[Excerpts from a dataset]

☆ ☆ ☆ ☆ ☆

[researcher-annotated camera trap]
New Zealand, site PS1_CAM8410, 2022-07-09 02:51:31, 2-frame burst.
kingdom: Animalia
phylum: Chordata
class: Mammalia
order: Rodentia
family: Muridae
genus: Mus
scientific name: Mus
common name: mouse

☆ ☆ ☆ ☆ ☆

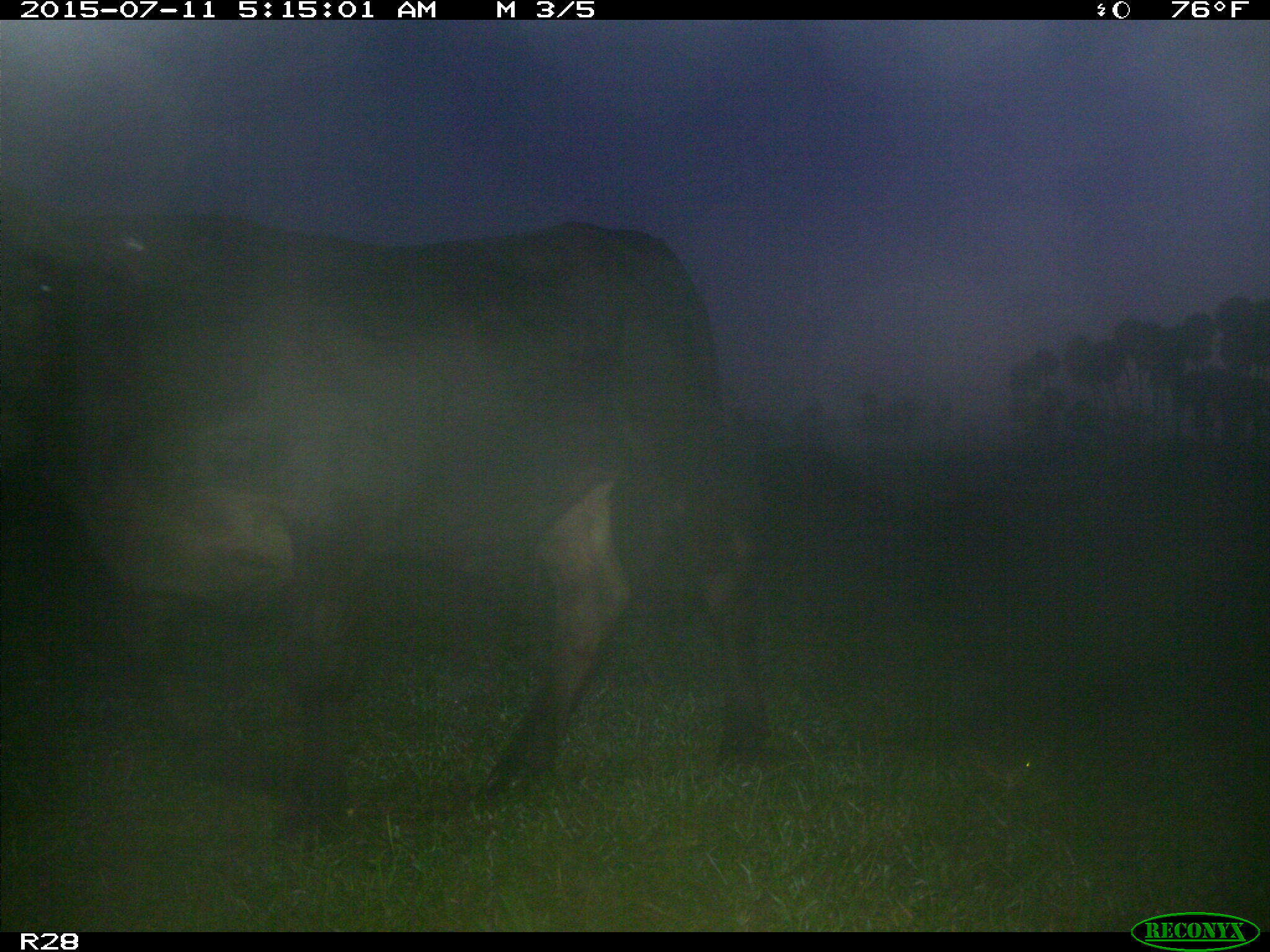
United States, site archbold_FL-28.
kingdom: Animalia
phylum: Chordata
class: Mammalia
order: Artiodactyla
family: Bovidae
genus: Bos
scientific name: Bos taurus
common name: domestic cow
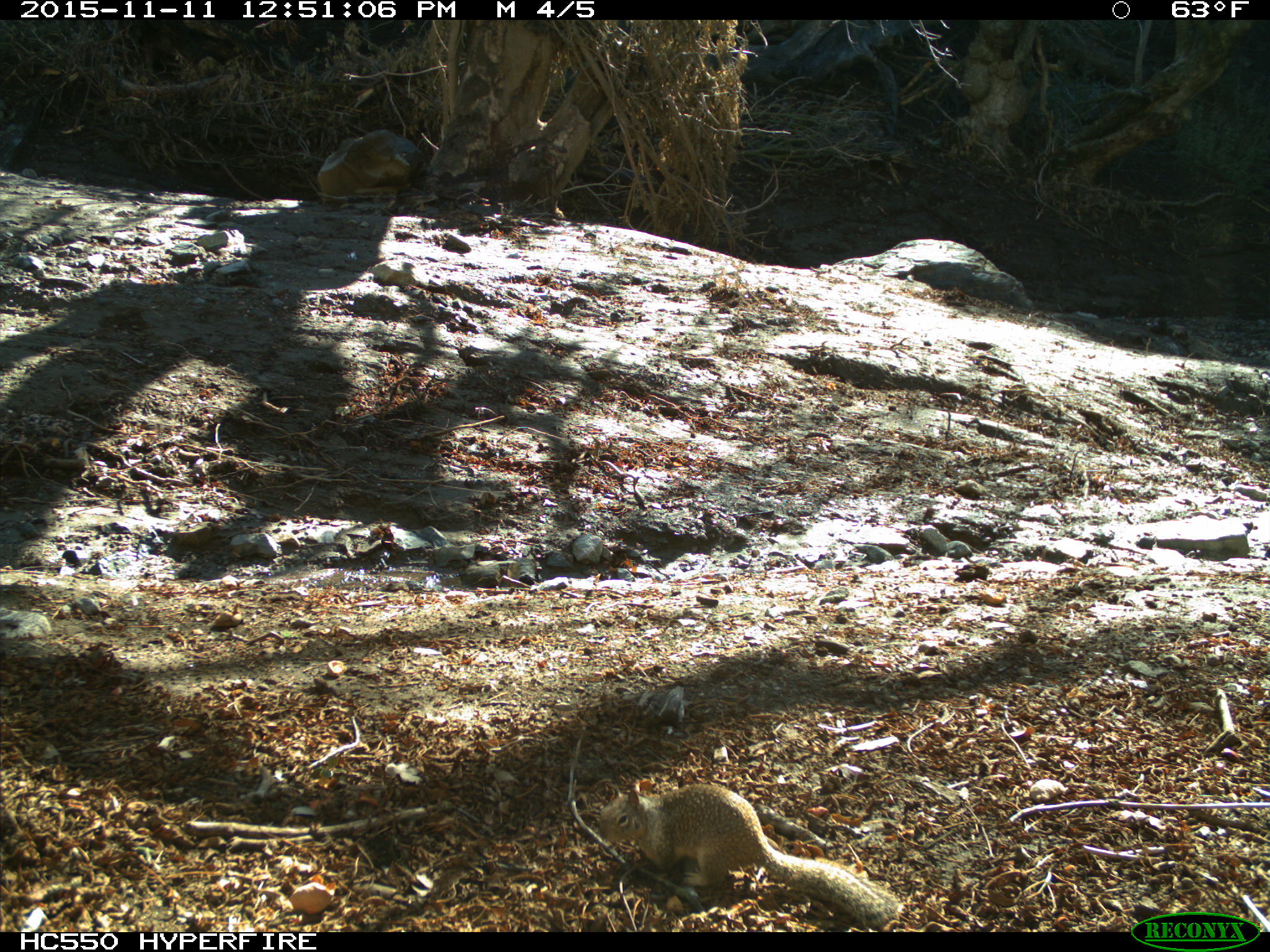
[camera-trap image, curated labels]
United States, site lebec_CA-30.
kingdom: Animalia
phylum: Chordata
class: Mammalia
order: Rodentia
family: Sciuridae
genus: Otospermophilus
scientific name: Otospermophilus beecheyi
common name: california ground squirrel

☆ ☆ ☆ ☆ ☆

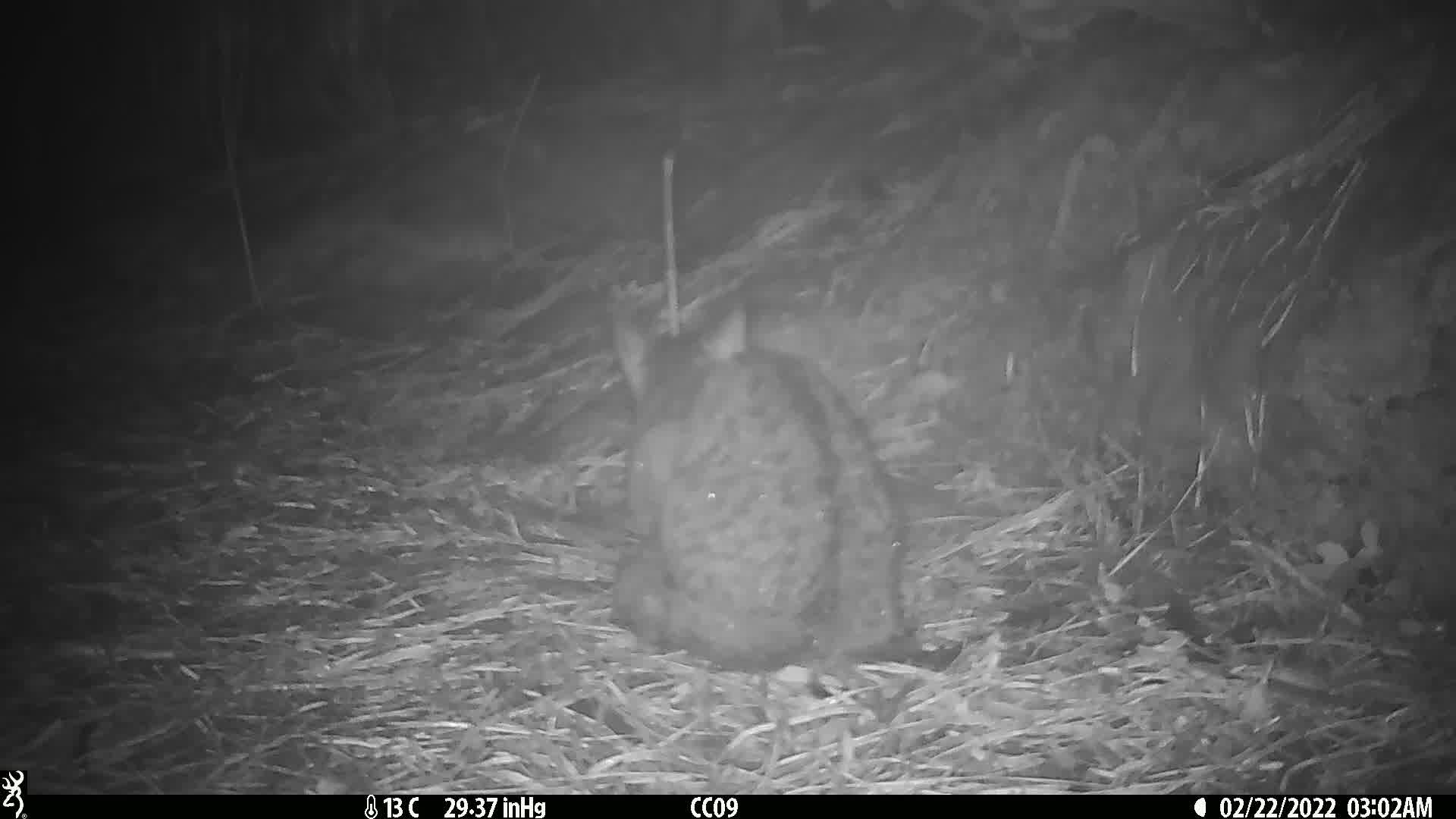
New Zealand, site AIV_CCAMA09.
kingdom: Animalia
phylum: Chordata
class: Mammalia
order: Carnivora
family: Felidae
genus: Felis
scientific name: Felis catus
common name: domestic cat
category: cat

☆ ☆ ☆ ☆ ☆

**Work to be completed:** Show the lines of the records that contain the word "United".

**Response:**
United States, site archbold_FL-28.
United States, site lebec_CA-30.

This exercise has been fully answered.